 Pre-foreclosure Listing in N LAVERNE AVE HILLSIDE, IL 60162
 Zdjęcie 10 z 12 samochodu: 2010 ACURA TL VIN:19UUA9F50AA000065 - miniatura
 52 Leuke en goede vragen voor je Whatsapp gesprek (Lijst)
==================================================
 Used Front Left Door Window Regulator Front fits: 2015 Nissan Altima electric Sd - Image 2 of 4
==================================================
Requirement>
Your answer must be the lines above from the one containing "Pre-foreclosure Listing in" to the one containing "52 Leuke en", both included, restated word for word.

Task result>
 Pre-foreclosure Listing in N LAVERNE AVE HILLSIDE, IL 60162
 Zdjęcie 10 z 12 samochodu: 2010 ACURA TL VIN:19UUA9F50AA000065 - miniatura
 52 Leuke en goede vragen voor je Whatsapp gesprek (Lijst)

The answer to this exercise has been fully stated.